Avete presente i fotomontaggi di Anne Geddes? Quei deliziosi bambini spesso presentati in associazione ai più disparati oggetti di uso quotidiano? Vi confesso che li ho sempre detestati. So di pregiudicarmi a questo punto la simpatia del pubblico femminile, ma invito le mie amiche ad andare almeno fino in fondo a questo articolo.

A parte il fatto che mi sembra detestabile la trasparente speculazione sull’istinto materno associata a queste immagini, mi sembra anche terribile la banalizzazione che si accompagna a questa speculazione, dove il figlio è associato a un giocattolo, un gaio trastullo per la madre, non cioè il termine delle nostre preoccupazioni, della nostra sollecitudine, in ultima analisi la persona verso la quale siamo debitori e di cui ci assumiamo la responsabilità, ma piuttosto qualcuno (o addirittura qualcosa) che “facciamo”, un prodotto, un’opera delle nostre mani.

L’altro giorno ero in banca a firmare per un mutuo e ho visto appeso a una parete il poster qui sopra. Siccome non sono una donna, né tantomeno una madre, l’associazione di idee che mi ha suscitato non è stata di tenerezza (vabbè, un pochino sì, lo ammetto), mi ha invece fatto pensare ad un recente drammatico fatto di cronaca accaduto da queste parti: un padre, dopo una lite con la compagna a proposito di chi dovesse tenere il figlio ha deciso che se non poteva averlo lui non doveva averlo nessuno, e lo ha buttato nel Tevere gelato.

So di avere una mente perversa, eppure non riesco a non pensare che ci sia una relazione tra le due cose. Intendiamoci, non voglio dire che quelli che sdilinquiscono ai poster della Geddes siano tutti potenziali killer infanticidi, dico solo che a ben guardare le due cose, il poster e il killer, sono figlie della medesima cultura. Quella cioè del figlio/oggetto, del figlio inteso come prodotto che deve soddisfare il mio bisogno di maternità/paternità. Come uno shitzu, ma un po’ di più.

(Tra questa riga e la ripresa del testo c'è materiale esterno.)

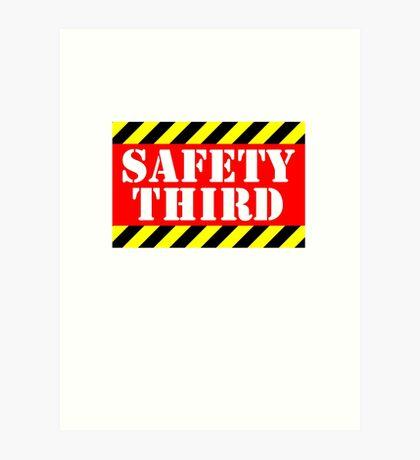 Safety third Art Print
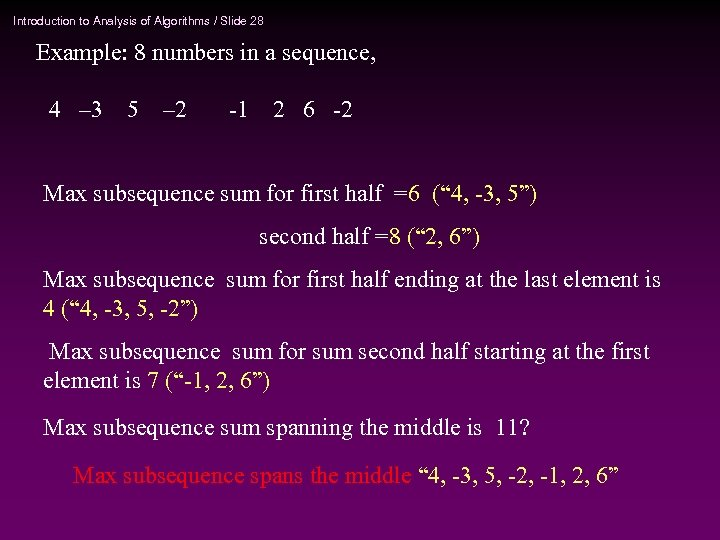 Introduction to Analysis of Algorithms / Slide 28 Example: 8 numbers in a sequence,
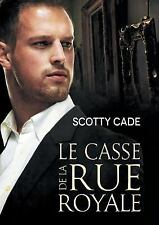 Les Enquetes de Bissonet & Cruz: Le Casse de la Rue Royale Vol. 1 by Scotty...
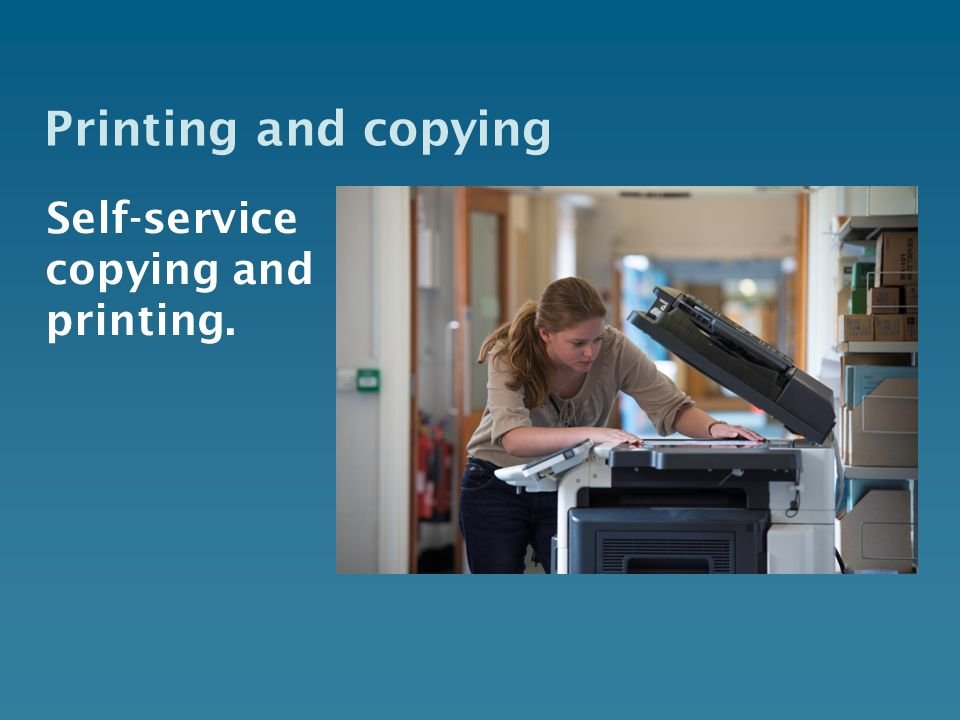 Printing and copying Self-service copying and printing.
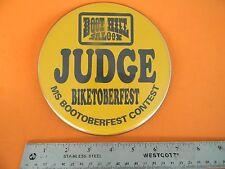 Boot Hill Saloon Biketoberfest Judges Badge Ms. Bootoberfest Contest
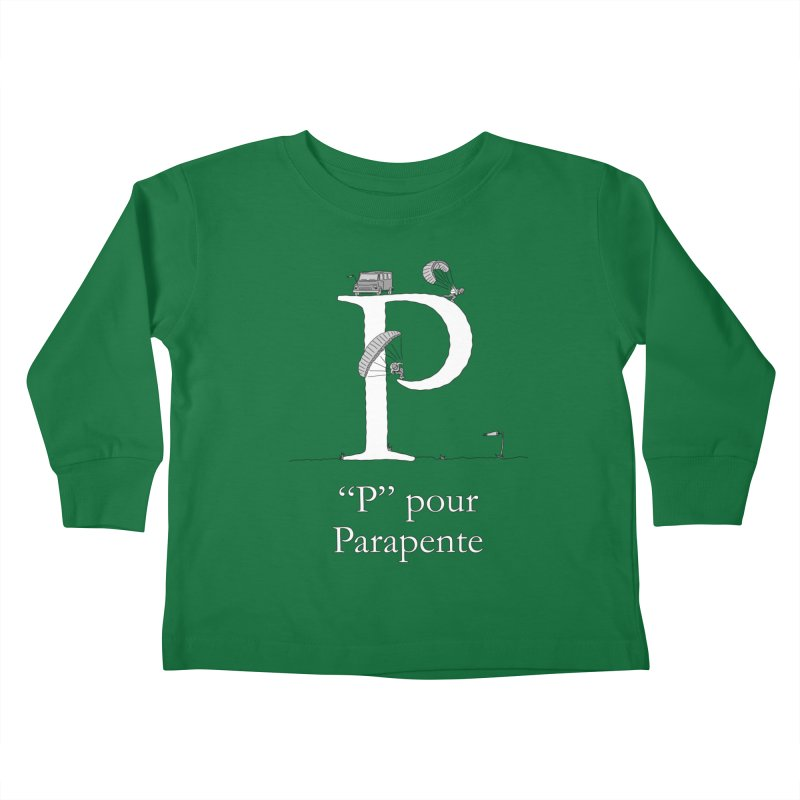 """""""P"""" pour Parapente Kids Toddler Longsleeve T-Shirt by The Wandering Fools"""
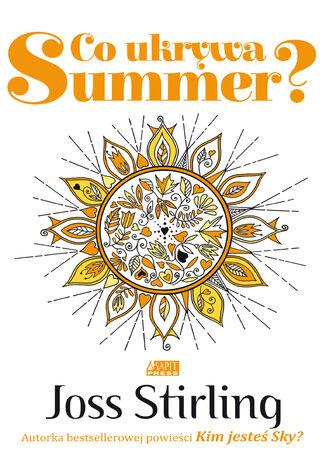 Okładka książki Co ukrywa Summer?. Saga o braciach Benedictach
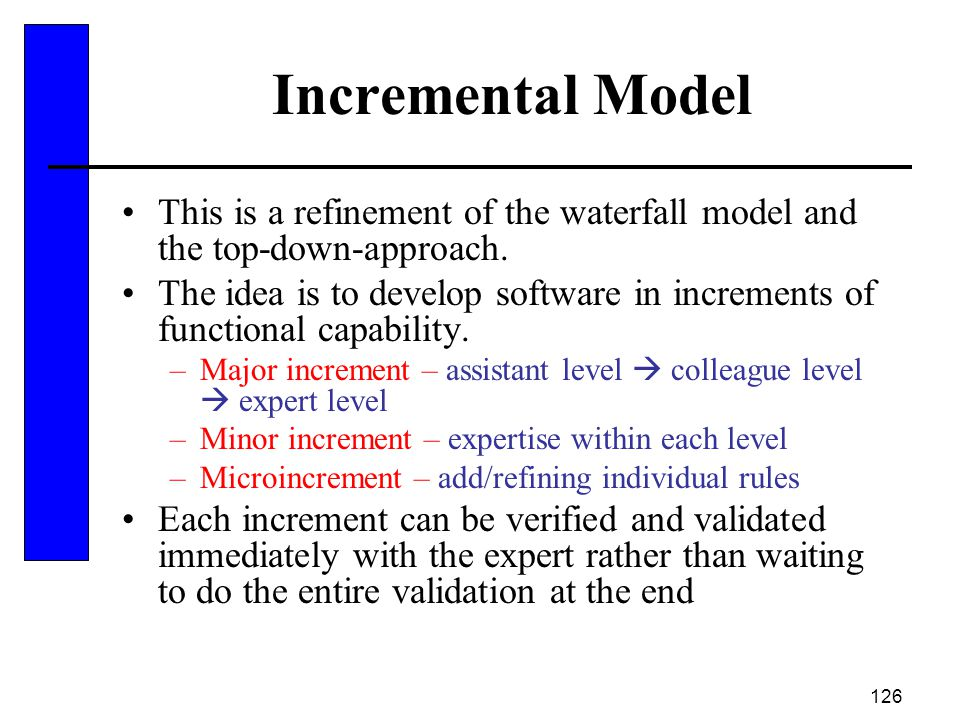 Incremental Model This is a refinement of the waterfall model and the top-down-approach.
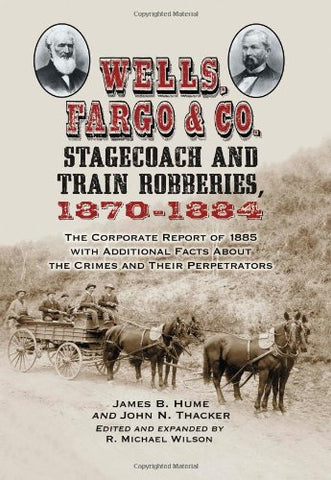 Wells, Fargo & Co. Stagecoach and Train Robberies, 1870-1884: The Corporate Report of 1885 with Additional Facts About the Crimes and Their Perpetrators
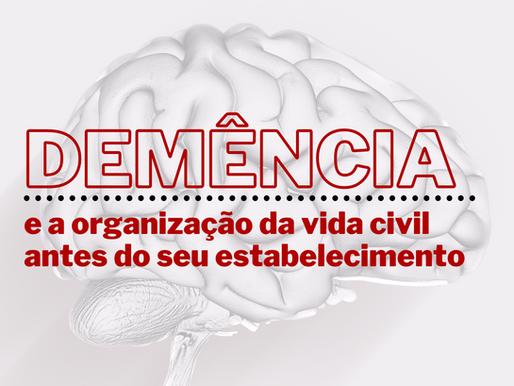 A demência e a organização da vida civil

O come si spiega l’assurdo paradosso di questo mondo in cui da una parte ci si sposa solo dopo che la natura ha suonato la campana dell’ultimo giro e dall’altra si pretende di avere un figlio ad ogni costo, sottoponendosi anche a terapie terribilmente invasive? E’ che chiunque capisce che un figlio esige qualche sacrificio, se non altro economico, visto che costa quanto acquistare una macchina nuova ogni anno, e allora bisogna prima realizzarsi, prendersi le proprie soddisfazioni, vivere la propria adolescenza di ritorno e solo dopo che ho pensato a me a me a me resterà spazio per qualcuno da amare. Ma intanto l’orologio corre, e arrivi a trent’anni, magari a quaranta e senti avvicinarsi il momento in cui big ben dirà stop e allora vai di bombe ormonali per aumentare la fecondità e se va bene poi settimane e mesi a letto per non rischiare…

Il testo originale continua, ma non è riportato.